WORK TO BE COMPLETED: Copy out the listing below exactly, please, and skip any pictures.

SOURCE MATERIAL:
---
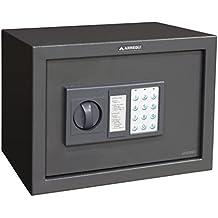 Arregui T25EB - Caja fuerte de sobreponer electrónica, 17L, 350x250x250 mm, Gris oscuro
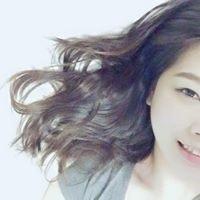 Chia Chen Sung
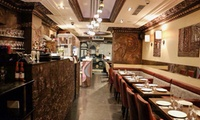 Six-Course Meal with a Glass of Wine for Up to Four at Al Basha (Up to 81% Off)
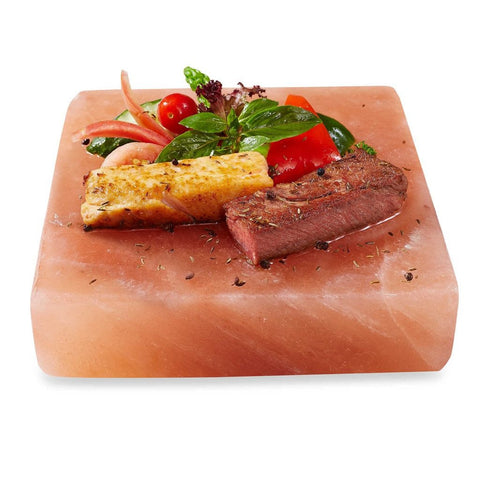 Himalayan Salt Cooking Block / Serving Plate - 8 x 8 x 2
---
WRITTEN ANSWER:
 Arregui T25EB - Caja fuerte de sobreponer electrónica, 17L, 350x250x250 mm, Gris oscuro
 Chia Chen Sung
 Six-Course Meal with a Glass of Wine for Up to Four at Al Basha (Up to 81% Off)
 Himalayan Salt Cooking Block / Serving Plate - 8 x 8 x 2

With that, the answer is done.